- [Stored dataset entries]
**********
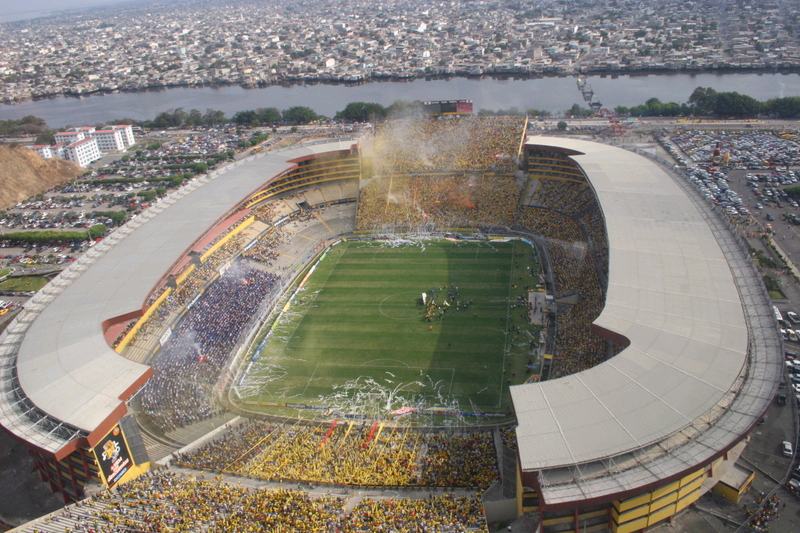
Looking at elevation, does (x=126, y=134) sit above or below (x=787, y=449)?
above

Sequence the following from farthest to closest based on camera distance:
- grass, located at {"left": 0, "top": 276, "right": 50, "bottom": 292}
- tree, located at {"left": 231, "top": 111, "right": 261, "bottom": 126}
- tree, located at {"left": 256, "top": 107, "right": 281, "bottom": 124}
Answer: tree, located at {"left": 231, "top": 111, "right": 261, "bottom": 126}, tree, located at {"left": 256, "top": 107, "right": 281, "bottom": 124}, grass, located at {"left": 0, "top": 276, "right": 50, "bottom": 292}

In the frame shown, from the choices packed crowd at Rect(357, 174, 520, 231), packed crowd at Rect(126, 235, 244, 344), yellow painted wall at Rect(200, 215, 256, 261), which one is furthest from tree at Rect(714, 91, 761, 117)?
packed crowd at Rect(126, 235, 244, 344)

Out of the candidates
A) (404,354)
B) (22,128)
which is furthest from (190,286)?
(22,128)

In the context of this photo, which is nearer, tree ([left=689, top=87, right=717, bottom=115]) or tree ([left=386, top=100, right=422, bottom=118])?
tree ([left=386, top=100, right=422, bottom=118])

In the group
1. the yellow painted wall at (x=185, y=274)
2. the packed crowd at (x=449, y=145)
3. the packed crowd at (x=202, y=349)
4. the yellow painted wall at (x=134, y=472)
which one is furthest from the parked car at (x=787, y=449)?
the yellow painted wall at (x=185, y=274)

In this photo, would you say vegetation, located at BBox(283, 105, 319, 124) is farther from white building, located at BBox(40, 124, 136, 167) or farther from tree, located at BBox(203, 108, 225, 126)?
white building, located at BBox(40, 124, 136, 167)

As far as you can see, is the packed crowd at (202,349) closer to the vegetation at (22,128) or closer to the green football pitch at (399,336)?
the green football pitch at (399,336)

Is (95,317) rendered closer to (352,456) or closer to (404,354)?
(352,456)
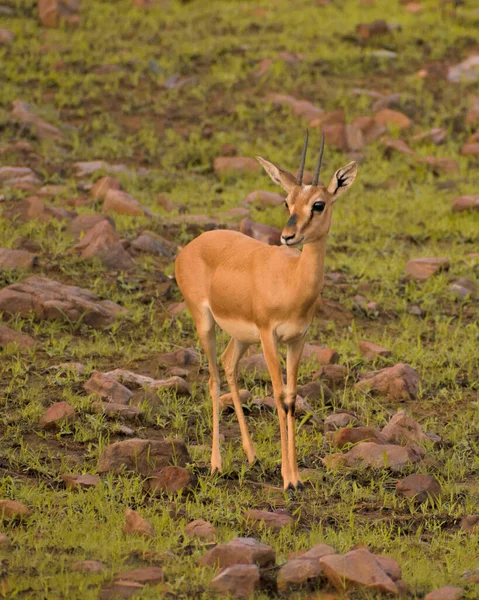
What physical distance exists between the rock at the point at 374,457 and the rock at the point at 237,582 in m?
2.01

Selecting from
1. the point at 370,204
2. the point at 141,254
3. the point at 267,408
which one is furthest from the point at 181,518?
the point at 370,204

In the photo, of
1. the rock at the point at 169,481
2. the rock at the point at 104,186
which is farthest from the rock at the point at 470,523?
the rock at the point at 104,186

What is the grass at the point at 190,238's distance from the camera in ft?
19.2

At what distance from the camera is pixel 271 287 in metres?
6.52

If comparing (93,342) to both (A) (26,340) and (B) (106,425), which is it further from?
(B) (106,425)

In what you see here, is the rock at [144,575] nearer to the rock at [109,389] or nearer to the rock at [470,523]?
the rock at [470,523]

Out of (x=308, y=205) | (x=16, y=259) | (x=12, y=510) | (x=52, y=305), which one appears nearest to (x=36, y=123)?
(x=16, y=259)

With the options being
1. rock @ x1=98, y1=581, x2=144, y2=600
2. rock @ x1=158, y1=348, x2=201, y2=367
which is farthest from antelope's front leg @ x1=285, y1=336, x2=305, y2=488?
rock @ x1=158, y1=348, x2=201, y2=367

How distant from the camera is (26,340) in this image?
8.52 metres

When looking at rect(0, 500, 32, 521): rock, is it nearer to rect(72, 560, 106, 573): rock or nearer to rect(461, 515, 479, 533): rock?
rect(72, 560, 106, 573): rock

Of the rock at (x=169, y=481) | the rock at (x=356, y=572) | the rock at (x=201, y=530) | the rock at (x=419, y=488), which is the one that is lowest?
the rock at (x=419, y=488)

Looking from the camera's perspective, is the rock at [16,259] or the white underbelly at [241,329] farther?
the rock at [16,259]

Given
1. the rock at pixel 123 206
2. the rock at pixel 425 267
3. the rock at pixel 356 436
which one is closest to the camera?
the rock at pixel 356 436

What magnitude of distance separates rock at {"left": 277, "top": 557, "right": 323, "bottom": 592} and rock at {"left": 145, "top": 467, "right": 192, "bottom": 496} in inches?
54.6
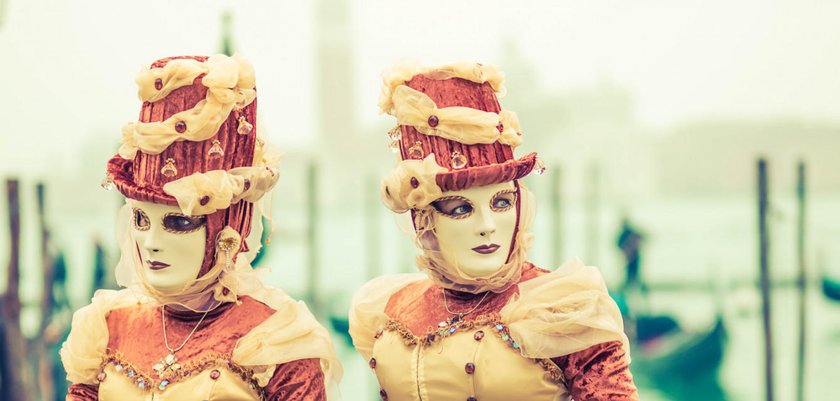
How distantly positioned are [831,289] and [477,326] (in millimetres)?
11953

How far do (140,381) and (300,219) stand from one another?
115 ft

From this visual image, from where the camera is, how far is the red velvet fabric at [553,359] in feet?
7.93

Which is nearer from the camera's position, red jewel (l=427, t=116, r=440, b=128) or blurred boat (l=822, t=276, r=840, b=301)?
red jewel (l=427, t=116, r=440, b=128)

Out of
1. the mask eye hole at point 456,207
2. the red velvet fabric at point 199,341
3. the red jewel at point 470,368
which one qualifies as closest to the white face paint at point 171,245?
the red velvet fabric at point 199,341

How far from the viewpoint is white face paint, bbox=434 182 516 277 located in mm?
2492

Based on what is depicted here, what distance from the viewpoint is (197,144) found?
2482mm

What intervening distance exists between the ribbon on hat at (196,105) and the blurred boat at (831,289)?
12114mm

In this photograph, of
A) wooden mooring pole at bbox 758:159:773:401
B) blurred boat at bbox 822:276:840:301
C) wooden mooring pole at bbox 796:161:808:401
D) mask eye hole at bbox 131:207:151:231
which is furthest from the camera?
blurred boat at bbox 822:276:840:301

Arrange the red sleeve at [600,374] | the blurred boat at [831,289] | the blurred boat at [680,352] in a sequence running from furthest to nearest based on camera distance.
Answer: the blurred boat at [831,289]
the blurred boat at [680,352]
the red sleeve at [600,374]

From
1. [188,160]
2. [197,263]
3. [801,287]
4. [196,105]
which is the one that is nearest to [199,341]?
[197,263]

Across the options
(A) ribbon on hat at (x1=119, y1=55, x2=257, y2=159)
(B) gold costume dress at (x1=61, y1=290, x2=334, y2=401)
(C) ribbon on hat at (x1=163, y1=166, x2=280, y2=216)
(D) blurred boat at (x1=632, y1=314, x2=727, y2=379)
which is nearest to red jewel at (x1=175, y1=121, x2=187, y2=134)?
(A) ribbon on hat at (x1=119, y1=55, x2=257, y2=159)

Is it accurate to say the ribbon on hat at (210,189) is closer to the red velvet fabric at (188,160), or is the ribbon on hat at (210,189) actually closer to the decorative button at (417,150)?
the red velvet fabric at (188,160)

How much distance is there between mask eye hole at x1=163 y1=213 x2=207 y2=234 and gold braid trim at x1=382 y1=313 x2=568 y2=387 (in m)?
0.53

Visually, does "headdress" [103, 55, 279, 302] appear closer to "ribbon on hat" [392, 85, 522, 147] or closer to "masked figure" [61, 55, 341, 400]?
"masked figure" [61, 55, 341, 400]
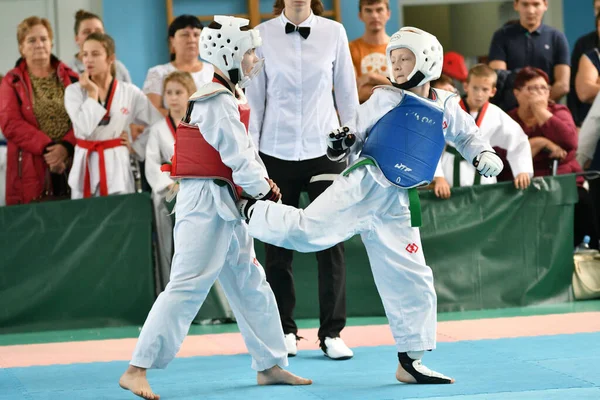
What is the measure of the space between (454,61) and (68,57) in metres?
4.29

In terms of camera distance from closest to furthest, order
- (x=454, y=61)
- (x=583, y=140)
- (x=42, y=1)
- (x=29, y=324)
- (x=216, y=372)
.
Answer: (x=216, y=372)
(x=29, y=324)
(x=583, y=140)
(x=454, y=61)
(x=42, y=1)

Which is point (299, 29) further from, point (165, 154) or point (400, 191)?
point (165, 154)

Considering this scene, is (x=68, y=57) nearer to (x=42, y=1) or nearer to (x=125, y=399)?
(x=42, y=1)

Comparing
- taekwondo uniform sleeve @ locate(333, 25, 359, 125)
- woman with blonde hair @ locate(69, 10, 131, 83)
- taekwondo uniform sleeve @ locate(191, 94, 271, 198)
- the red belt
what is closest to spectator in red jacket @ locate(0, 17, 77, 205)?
the red belt

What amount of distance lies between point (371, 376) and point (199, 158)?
1328 millimetres

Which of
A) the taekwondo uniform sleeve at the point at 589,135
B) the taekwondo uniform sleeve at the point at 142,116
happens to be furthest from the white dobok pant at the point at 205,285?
the taekwondo uniform sleeve at the point at 589,135

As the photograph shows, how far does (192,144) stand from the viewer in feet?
13.7

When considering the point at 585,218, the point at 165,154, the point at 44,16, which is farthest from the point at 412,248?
the point at 44,16

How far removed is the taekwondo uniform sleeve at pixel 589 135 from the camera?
747 centimetres

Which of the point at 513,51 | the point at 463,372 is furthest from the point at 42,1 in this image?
the point at 463,372

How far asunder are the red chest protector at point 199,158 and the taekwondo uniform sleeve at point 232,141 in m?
0.08

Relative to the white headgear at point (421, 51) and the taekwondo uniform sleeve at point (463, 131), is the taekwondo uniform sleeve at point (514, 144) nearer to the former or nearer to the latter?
the taekwondo uniform sleeve at point (463, 131)

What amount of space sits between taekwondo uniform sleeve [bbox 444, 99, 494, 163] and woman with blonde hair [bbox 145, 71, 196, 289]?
2650 mm

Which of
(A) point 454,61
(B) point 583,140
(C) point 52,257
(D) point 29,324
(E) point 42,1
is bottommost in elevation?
(D) point 29,324
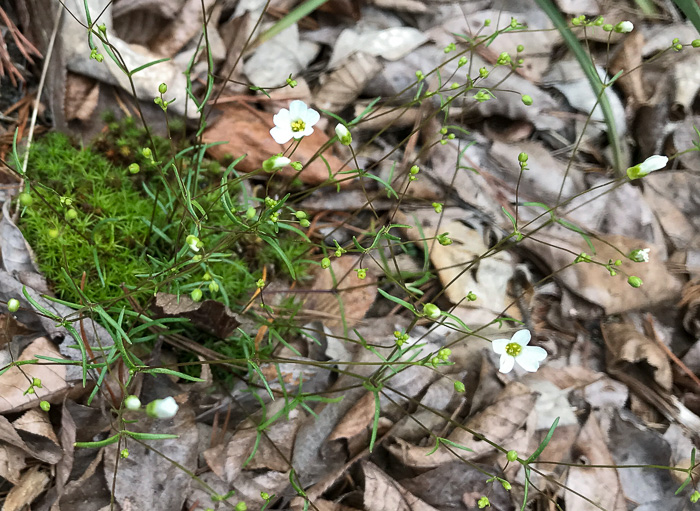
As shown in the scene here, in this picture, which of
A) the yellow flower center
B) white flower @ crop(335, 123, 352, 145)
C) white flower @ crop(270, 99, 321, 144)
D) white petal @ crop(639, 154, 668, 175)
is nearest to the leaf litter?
the yellow flower center

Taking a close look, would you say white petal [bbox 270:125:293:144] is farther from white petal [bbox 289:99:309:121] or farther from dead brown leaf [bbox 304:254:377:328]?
dead brown leaf [bbox 304:254:377:328]

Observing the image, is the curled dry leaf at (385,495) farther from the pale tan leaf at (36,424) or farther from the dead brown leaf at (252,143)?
the dead brown leaf at (252,143)

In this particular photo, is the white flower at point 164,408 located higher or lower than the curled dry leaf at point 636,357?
higher

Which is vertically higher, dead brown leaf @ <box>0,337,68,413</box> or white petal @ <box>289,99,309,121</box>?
white petal @ <box>289,99,309,121</box>

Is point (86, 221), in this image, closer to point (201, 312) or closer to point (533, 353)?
point (201, 312)

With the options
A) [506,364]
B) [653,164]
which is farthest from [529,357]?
[653,164]

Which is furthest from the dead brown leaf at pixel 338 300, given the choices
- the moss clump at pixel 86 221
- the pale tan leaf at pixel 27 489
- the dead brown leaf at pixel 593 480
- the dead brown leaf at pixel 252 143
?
the pale tan leaf at pixel 27 489

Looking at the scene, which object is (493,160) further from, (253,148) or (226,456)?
(226,456)
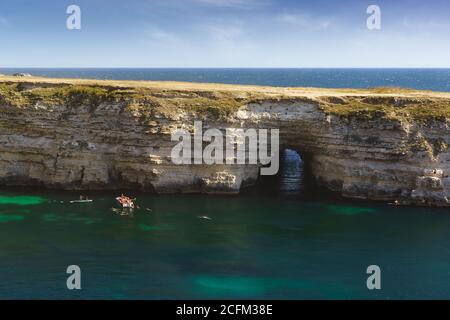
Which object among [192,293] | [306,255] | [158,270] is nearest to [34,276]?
[158,270]

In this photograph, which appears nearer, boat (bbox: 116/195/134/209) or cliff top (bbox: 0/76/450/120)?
boat (bbox: 116/195/134/209)

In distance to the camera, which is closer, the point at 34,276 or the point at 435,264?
**********
Rewrite the entries from the line containing "Is (95,317) rendered" through the line containing "8.52 metres", replacing "camera" with "viewer" and keeping everything else the same. Omit the pictures from your answer.

- [RESULT OF THIS TASK]
Is (95,317) rendered closer to (352,456) or closer to (404,354)?
(352,456)
What physical distance exists between the rock at the point at 374,457 and the rock at the point at 237,582 in m?
2.01

Selecting from
1. the point at 370,204
2. the point at 141,254
3. the point at 267,408
which one is furthest from the point at 181,518?
the point at 370,204

In the photo, of
1. the rock at the point at 169,481
2. the rock at the point at 104,186
which is farthest from the rock at the point at 470,523?
the rock at the point at 104,186

What is the grass at the point at 190,238's distance from the viewer in ft?
19.2

At what distance from the viewer is pixel 271 287 in metres?
6.52

If comparing (93,342) to both (A) (26,340) and (B) (106,425), which is it further from?
(B) (106,425)

In what you see here, is the rock at [144,575] nearer to the rock at [109,389] or nearer to the rock at [470,523]?
the rock at [470,523]

Out of (x=308, y=205) | (x=16, y=259) | (x=12, y=510) | (x=52, y=305), which one appears nearest to (x=36, y=123)?
(x=16, y=259)

With the options being
1. rock @ x1=98, y1=581, x2=144, y2=600
2. rock @ x1=158, y1=348, x2=201, y2=367
which is farthest from antelope's front leg @ x1=285, y1=336, x2=305, y2=488?
rock @ x1=158, y1=348, x2=201, y2=367

How distant from the viewer is (26,340) in this image?
8.52 metres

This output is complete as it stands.